Those of us who live in the euphemistically named “general services” district are about to get the double whammy. First it was, and now is again, the idea of divvying up the formerly unincorporated area of Clarke County and mandating that the residents thereof use the private trash hauler assigned to them (the idea is to reduce the number of such haulers through attrition over time). To that will be added the periodic inspection and pumping of residents’ septic tanks. What both of these issues have in common is that the Unified Government steadfastly refuses to provide such services to the formerly unincorporated areas of the county – the Charter be damned (and note that the point is access to services, not the manner of payment for said services). On the other hand, though, City Hall would be quite happy to regulate how and with whom I do business regarding these services, all the while charging me for the privilege.

Speaking of which, what about all of those complaints about the Unified Government not fulfilling the terms of the Charter? Our betters are bandying about the idea of simply rewriting the document to suit their own self-consciously progressive ideology. I am quite eager to see whether the Overview Commission’s deliberations result in any worthwhile suggestions for City Hall – and by that I really mean castigations – but I am not counting on it.

The Clarke County School District is touting its improvement in AYP scores and graduation and dropout rates (read the items for yourselves). So, we are still paying top dollar for results that, while they may be marginally “better” than those to which we are accustomed, remain astonishingly poor. And by the way, I still have received not the first word of feedback from that “open letter” to the members of the Board of Education and the powers that be over on Mitchell Bridge Road.

Also, a lawsuit has been heard in Magistrate’s Court concerning the Unified Government’s Stormwater Utility Fee, on which I will comment more when the verdict is handed down.

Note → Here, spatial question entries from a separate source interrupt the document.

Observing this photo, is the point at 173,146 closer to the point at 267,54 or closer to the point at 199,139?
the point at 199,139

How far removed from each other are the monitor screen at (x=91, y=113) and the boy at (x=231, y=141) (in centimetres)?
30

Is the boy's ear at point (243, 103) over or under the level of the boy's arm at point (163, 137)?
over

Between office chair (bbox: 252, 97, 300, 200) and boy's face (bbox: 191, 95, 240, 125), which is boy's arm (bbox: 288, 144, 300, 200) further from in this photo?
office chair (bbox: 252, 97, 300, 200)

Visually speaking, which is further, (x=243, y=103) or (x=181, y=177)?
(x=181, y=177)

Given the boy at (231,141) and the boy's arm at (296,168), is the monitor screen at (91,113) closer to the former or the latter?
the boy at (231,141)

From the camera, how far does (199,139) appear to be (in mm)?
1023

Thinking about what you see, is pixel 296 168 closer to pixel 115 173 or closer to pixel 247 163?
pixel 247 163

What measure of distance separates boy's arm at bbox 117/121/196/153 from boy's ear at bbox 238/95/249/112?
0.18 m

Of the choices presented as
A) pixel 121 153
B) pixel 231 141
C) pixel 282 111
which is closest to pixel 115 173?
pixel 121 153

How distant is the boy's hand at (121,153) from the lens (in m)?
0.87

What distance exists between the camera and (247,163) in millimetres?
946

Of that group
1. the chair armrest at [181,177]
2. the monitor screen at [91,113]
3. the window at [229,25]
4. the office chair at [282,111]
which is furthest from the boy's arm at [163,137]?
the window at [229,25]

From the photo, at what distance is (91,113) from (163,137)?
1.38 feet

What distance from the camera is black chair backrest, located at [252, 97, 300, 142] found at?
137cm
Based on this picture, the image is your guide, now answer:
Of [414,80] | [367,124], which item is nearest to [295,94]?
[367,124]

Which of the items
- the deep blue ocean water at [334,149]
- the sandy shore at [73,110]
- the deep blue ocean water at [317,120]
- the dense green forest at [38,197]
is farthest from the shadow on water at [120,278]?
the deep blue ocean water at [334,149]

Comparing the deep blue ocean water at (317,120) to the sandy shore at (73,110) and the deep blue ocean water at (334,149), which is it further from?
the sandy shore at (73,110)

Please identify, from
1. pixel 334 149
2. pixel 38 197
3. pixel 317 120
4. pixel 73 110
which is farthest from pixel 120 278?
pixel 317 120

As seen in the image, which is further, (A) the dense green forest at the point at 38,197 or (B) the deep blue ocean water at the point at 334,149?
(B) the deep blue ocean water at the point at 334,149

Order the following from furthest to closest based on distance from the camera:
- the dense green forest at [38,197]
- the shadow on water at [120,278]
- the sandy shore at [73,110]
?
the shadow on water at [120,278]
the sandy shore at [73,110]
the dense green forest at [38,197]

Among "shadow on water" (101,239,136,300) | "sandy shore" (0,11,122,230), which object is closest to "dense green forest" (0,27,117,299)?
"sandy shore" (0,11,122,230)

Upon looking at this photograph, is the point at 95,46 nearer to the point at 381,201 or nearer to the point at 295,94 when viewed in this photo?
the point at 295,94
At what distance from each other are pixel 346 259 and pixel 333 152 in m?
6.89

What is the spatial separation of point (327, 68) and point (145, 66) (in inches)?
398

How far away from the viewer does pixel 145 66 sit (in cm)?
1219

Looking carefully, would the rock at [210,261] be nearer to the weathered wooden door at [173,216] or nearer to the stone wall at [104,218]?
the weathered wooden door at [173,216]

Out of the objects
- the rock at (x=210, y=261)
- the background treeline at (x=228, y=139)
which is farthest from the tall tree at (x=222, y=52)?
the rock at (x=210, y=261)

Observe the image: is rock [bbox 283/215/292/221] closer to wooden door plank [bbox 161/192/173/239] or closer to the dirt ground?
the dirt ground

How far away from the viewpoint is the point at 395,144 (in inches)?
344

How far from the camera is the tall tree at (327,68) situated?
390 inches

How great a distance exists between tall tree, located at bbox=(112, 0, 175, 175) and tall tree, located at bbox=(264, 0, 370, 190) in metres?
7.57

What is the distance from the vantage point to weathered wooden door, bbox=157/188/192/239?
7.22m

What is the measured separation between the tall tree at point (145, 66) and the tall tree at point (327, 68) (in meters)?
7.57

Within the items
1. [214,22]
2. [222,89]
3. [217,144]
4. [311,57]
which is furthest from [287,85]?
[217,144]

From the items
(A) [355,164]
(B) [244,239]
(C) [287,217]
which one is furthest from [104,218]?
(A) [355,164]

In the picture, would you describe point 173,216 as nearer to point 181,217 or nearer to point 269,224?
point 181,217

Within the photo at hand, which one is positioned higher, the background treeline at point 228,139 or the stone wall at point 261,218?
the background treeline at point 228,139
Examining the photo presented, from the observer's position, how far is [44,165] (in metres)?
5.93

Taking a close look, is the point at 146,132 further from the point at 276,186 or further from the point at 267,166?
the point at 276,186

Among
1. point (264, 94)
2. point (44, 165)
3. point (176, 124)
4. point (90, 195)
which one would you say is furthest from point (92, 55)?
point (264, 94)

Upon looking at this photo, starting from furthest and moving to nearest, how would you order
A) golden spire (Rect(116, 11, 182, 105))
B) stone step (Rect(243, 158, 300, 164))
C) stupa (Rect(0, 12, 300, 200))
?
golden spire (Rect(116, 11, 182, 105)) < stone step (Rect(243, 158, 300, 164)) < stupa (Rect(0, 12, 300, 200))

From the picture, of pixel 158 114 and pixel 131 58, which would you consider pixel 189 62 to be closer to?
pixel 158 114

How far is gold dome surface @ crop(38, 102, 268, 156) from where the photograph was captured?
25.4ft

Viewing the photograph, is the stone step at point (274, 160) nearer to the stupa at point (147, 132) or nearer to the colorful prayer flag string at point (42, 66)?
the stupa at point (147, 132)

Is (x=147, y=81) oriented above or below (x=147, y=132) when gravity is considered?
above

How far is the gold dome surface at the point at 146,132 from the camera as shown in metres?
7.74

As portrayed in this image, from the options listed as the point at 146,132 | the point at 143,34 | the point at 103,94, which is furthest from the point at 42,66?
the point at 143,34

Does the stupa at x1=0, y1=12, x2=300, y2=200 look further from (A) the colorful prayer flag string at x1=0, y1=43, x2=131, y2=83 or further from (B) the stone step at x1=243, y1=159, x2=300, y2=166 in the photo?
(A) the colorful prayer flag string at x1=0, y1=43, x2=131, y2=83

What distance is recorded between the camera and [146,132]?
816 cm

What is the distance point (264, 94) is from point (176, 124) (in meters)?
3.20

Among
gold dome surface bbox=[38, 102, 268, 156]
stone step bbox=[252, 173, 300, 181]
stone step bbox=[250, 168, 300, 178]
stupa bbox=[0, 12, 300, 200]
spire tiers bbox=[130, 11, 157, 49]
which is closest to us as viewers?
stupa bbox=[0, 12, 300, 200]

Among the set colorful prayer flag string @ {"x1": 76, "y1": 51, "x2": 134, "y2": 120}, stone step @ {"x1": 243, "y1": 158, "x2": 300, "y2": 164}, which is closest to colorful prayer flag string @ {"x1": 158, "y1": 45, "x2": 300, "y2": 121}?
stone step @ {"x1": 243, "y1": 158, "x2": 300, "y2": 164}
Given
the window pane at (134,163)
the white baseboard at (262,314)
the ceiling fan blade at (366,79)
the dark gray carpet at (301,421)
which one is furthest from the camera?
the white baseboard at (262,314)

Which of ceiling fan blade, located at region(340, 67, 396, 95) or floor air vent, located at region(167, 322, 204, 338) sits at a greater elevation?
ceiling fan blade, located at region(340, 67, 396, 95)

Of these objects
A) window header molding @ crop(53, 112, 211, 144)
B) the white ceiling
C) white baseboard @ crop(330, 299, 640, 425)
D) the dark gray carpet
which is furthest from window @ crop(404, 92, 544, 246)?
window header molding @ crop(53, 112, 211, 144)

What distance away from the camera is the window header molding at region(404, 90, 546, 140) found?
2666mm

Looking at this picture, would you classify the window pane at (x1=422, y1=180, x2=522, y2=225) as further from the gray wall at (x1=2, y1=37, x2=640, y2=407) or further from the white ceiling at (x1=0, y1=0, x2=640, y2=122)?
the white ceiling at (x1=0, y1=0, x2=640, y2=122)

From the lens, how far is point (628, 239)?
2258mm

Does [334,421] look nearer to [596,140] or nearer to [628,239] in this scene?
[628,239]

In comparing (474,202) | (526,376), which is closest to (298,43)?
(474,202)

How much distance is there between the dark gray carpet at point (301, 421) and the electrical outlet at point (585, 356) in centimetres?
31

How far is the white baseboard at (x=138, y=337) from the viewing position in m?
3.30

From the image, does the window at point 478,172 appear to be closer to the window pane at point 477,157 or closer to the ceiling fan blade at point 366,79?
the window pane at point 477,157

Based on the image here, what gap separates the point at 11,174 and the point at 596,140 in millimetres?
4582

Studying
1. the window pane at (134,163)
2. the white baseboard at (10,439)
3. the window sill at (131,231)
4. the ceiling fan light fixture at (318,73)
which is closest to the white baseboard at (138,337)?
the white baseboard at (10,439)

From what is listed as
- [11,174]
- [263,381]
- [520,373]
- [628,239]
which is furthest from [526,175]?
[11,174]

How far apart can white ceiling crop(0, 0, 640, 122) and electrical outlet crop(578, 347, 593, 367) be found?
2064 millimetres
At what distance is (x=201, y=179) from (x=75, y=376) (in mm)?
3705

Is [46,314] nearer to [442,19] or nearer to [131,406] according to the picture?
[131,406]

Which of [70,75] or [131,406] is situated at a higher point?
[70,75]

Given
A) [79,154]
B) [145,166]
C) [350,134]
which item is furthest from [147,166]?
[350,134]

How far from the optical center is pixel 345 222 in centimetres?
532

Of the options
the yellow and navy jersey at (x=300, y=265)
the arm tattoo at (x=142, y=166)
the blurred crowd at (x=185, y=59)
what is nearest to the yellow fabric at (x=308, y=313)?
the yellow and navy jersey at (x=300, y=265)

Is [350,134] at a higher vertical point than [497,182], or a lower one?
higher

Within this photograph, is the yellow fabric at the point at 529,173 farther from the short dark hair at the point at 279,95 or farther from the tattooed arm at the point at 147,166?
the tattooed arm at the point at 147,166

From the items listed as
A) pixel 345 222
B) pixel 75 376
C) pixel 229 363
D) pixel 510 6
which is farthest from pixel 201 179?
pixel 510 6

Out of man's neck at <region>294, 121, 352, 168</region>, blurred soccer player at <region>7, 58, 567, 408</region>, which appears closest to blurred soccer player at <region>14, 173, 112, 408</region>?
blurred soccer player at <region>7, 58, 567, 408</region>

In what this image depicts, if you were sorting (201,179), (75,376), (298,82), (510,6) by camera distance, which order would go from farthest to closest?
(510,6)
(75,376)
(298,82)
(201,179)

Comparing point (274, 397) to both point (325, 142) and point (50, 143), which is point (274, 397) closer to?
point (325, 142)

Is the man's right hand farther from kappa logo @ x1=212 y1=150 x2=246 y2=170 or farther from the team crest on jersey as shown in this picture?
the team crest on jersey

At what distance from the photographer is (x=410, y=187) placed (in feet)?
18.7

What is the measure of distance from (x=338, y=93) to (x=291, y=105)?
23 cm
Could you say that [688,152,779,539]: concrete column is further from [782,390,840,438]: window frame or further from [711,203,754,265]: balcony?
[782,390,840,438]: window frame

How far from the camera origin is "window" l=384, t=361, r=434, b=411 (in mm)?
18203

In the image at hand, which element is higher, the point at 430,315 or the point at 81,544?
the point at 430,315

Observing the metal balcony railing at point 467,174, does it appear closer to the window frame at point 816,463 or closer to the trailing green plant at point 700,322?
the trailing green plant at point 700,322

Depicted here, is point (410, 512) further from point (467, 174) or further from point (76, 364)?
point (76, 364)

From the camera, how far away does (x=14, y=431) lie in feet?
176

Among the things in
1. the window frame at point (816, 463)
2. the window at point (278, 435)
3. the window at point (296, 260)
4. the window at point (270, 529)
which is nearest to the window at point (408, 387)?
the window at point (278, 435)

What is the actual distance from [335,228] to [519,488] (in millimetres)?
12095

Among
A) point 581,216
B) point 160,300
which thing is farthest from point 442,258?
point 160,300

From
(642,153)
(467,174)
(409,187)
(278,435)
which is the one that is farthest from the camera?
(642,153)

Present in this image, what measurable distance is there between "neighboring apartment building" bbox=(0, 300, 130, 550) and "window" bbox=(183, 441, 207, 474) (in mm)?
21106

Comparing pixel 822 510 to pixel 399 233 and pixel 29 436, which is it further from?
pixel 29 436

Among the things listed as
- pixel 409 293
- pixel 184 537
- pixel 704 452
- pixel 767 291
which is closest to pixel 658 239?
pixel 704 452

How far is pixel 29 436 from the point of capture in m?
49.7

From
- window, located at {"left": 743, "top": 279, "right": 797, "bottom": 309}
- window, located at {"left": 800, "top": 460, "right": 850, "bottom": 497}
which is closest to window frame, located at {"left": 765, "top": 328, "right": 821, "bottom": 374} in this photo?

Finally, I had a bit of a brush with greatness a few weekends ago at a GSSF match in Dawsonville (I don’t get to shoot much these days and am horribly out of practice). Standing directly in front of me in the registration line was none other than Massad Ayoob, well known for his myriad articles in the “gun press” and as former director of the Lethal Force Institute. He was in Atlanta for a radio appearance and took the opportunity to bust a few caps while in the area. I thoroughly enjoyed our chat.